I am excited for the reasons above but I’m also nervous. There’s a certain amount of vulnerability that goes into exposing your life in such a raw, unfiltered way. Because while I hope to have photos of the sweet “this is why I do what I do” moments, I’ve made it no secret that a lot of my day is frustrating and exhausting. It feels as if Julia is going to hold up a mirror for me to see myself as someone else does. What kind of mother will it show? Am I going to like what I see? I struggle with mom guilt, wonder what am I doing wrong, and have such critical introspection on a daily basis – are these photos going to exacerbate that?

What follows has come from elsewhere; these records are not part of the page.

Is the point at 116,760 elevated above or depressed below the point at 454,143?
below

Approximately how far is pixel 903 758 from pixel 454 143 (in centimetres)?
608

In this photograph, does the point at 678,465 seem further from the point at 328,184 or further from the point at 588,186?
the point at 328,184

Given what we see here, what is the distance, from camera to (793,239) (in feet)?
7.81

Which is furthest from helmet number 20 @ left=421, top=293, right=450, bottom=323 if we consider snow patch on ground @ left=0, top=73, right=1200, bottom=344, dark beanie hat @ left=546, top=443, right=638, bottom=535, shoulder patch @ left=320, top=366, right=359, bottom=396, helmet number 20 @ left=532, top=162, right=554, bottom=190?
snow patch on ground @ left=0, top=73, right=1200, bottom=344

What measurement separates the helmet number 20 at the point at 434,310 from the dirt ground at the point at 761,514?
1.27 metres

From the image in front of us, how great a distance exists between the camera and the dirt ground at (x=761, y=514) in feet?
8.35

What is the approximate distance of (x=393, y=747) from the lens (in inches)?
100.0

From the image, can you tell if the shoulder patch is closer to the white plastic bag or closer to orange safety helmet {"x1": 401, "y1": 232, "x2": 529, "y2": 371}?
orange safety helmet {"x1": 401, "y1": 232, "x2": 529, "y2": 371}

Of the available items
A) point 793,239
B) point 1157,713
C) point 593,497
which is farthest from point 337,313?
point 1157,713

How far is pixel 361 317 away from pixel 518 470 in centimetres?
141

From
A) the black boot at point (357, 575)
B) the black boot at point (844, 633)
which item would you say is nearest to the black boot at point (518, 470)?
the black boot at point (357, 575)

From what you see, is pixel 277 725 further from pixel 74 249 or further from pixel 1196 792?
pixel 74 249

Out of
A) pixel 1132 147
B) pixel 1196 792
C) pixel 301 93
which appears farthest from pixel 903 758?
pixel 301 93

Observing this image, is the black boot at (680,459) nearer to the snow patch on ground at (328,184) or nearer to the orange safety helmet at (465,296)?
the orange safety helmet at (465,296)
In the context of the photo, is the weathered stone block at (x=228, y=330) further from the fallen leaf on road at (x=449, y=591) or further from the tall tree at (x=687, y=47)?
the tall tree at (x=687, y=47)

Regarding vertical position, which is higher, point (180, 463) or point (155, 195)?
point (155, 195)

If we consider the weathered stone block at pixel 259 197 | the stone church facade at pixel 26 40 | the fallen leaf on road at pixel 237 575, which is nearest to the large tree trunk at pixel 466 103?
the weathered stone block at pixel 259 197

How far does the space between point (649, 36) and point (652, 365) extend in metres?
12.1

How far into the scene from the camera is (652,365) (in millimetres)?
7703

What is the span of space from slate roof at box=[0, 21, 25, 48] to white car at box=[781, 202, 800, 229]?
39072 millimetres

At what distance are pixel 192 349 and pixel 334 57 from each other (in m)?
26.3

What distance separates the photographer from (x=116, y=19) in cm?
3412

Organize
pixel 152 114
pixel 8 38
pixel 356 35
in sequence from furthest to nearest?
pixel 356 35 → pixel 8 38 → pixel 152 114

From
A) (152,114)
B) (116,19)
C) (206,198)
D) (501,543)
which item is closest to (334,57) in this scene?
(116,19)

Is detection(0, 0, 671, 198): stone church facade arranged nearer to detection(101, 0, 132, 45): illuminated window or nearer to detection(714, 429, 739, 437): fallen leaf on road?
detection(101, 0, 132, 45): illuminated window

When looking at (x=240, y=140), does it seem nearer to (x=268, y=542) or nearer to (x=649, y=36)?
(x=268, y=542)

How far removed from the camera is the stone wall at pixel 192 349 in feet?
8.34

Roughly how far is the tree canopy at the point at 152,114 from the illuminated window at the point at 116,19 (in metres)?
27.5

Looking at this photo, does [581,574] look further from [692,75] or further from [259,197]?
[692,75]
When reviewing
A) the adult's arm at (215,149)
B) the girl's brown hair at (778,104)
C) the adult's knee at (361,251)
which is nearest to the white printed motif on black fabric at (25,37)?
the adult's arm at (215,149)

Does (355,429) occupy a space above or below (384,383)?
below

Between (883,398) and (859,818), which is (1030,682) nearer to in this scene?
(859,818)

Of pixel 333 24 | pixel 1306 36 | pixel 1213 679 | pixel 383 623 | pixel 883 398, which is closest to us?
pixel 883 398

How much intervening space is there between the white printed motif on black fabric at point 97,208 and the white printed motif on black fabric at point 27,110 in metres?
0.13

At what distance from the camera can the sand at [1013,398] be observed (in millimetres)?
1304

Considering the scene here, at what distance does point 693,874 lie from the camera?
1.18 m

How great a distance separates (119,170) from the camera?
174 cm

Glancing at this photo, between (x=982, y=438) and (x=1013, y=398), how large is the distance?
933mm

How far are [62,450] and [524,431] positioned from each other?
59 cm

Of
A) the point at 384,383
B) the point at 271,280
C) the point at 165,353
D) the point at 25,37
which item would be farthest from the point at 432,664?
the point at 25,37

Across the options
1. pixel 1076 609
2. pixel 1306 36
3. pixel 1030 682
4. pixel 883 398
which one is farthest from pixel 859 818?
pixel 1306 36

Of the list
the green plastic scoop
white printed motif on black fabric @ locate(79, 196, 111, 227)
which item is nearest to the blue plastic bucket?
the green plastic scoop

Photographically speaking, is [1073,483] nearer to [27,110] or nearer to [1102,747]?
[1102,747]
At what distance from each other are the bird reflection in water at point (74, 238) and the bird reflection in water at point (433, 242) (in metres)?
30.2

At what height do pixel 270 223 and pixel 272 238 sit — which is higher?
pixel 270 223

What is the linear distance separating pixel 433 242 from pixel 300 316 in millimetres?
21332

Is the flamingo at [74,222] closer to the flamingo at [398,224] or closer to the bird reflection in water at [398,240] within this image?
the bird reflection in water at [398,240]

One thing I’ve learned in getting to know Julia is that she takes the same kindness and empathy she showed me on the first day we met and brings that to photographing each family. Her work strikes such an emotional chord with me despite the fact that the majority of the families she shoots are people I’ve never met. Surprisingly, it’s not the heart melting candid moments Julia captures that cause me to gulp down that big ball of emotion rising in my throat. You know, the moments you hold onto and replay in your mind to keep yourself from killing the kids when they’re acting like complete a-holes. It’s the images where the parents are in the thick of it that stir up the biggest feelings for me. The images where a parent is struggling with bath or where the kids are totally losing their shit and the parents are trying, really trying, to keep from doing the same that resonate the most. Despite the frustration I’m sure the parents felt at the moment, Julia’s perspective and what she captures with her lens isn’t negative at all. Instead I’m sitting there giving a knowing head nod of and sending out a mental fist-bump of parental solidarity . This is parenthood. For better. For worse. For tantrum. For cuddles and kisses. This is what it is. A mess. An awesome, amazing, chaotic, and beautiful mess.
So, here goes nothing! I’m looking forward to seeing how Julia handles this hot mess of mine and of course sharing what happens when I stop being polite and start getting real. Mom real.